Tanti contributi scientifici, anche a livello internazionale – spiegano gli autori – hanno evidenziato che l’infezione da nuovo coronavirus modifica in maniera significativa i globuli bianchi, determinando linfopenia (carenza di linfociti, ‘poliziotti’ del sistema immunitario) e un cambiamento nell’assetto dei monociti (cellule ‘spazzine’). Il dato emerge coerente da un primo studio firmato da Mazzone e colleghi su ‘Cytometry’. L’articolo fissa “i tre momenti patogenetici” chiave di Covid-19: “Infiammazione con rilascio di citochine infiammatorie; vasculite con infiammazione soprattutto dei piccoli vasi dovuti all’adesione dei monociti all’endotelio; tromboembolia in vari distretti, ma soprattutto a livello polmonare”. Non a caso “l’osservazione diretta sui pazienti” indica gli effetti di “cortisone (attività antiinfiammatoria), tocilizumab (antivasculitica), ed eparina (antitrombotica)”. Un secondo lavoro, coordinato da Mazzone e pubblicato su ‘Thrombosis Update’, ha quindi dimostrato il ruolo della proteina CD11b, che durante l’infezione da Sars-CoV-2 “aumenta significativamente la sua espressione”.

Si tratta di “una proteina importantissima – chiariscono gli esperti – perché funge da recettore dove si attacca il complemento”, un complesso sistema, attore protagonista del sistema immunitario.
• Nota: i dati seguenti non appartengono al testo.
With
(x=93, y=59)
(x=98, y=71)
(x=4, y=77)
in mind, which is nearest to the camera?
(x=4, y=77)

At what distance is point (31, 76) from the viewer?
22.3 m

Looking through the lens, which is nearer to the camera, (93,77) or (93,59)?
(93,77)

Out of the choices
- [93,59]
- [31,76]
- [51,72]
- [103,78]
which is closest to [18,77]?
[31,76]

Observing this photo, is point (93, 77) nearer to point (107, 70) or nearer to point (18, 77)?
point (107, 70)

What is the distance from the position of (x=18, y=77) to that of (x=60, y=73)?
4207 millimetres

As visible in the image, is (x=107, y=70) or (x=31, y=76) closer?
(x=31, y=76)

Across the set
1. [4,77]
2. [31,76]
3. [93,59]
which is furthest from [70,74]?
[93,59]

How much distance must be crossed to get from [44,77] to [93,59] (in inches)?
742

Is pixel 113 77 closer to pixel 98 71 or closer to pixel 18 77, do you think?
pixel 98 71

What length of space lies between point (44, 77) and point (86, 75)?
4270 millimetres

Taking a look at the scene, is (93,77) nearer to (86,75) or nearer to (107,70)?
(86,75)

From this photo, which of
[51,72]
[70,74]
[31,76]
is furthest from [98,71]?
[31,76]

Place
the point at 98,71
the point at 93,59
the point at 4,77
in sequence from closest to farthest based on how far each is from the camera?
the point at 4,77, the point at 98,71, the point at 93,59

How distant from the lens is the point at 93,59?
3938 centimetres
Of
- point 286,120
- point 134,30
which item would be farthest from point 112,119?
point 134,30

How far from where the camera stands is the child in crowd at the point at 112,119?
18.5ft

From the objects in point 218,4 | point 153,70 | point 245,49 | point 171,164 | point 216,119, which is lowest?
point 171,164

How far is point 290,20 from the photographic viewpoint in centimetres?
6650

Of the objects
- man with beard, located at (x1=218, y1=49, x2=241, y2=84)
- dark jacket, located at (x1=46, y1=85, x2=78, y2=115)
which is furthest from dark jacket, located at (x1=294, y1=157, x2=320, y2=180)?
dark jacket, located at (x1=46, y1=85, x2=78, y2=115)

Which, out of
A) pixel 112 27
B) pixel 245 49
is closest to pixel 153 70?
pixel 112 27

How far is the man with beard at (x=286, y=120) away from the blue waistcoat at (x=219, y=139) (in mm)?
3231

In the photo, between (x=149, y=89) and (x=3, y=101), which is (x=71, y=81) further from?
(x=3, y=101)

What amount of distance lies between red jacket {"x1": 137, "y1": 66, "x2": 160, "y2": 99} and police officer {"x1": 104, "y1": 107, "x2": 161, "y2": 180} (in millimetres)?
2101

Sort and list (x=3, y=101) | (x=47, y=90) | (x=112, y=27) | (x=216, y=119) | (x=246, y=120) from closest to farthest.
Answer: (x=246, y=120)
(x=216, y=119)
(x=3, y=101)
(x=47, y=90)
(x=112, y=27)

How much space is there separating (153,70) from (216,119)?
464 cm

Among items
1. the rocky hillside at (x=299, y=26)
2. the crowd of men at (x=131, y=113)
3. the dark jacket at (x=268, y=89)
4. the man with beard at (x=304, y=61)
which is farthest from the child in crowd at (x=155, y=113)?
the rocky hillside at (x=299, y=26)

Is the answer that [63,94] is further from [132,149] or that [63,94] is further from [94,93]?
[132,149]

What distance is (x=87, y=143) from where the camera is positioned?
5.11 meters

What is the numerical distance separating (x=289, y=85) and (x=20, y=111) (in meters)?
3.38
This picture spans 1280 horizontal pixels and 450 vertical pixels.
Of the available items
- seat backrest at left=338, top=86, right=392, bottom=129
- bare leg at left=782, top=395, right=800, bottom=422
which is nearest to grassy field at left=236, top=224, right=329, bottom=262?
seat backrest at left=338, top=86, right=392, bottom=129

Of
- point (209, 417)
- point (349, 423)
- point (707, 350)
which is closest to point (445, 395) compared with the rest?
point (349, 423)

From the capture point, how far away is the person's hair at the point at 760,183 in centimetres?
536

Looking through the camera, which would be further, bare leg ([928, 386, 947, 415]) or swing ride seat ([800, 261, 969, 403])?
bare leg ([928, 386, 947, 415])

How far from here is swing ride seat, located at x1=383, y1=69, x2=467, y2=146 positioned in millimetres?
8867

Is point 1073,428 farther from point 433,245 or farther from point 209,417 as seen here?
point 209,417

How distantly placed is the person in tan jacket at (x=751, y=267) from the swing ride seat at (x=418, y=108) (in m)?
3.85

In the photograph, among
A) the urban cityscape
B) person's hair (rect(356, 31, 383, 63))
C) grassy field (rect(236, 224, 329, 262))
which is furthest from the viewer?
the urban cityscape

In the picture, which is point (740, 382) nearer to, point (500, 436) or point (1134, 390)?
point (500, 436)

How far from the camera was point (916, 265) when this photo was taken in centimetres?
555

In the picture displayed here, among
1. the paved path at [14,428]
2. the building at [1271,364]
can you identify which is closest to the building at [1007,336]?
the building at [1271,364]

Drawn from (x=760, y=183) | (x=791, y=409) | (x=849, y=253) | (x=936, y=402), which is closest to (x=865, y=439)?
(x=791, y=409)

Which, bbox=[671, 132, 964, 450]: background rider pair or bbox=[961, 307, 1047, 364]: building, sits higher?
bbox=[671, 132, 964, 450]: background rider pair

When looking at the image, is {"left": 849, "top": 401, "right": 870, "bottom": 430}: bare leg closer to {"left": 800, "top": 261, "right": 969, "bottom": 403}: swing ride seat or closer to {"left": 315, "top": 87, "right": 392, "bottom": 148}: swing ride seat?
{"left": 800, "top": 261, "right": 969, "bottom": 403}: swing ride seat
Inoltre CD11b “è la proteina dell’infiammazione ed è responsabile dell’adesione del monocita all’endotelio che sviluppa vasculite”. Infine, sempre CD11b “è anche il recettore del fibrinogeno del fattore X della coagulazione”. In sintesi, dunque, questa proteina rappresenta “un ponte fra i tre momenti patogenetici di Covid-19”.

A conferma di quanto scoperto, “studi sperimentali su animali hanno evidenziato che l’uso di anticorpi monoclonali anti-CD11b fanno regredire completamente il danno polmonare”, suggeriscono gli autori convinti che l”aver identificato questa proteina è sicuramente un ulteriore passo avanti nel comprendere adeguatamente i meccanismi patogenetici di Covid-19, al fine di migliorare l’approccio terapeutico dei pazienti una volta che la malattia colpisce i polmoni”.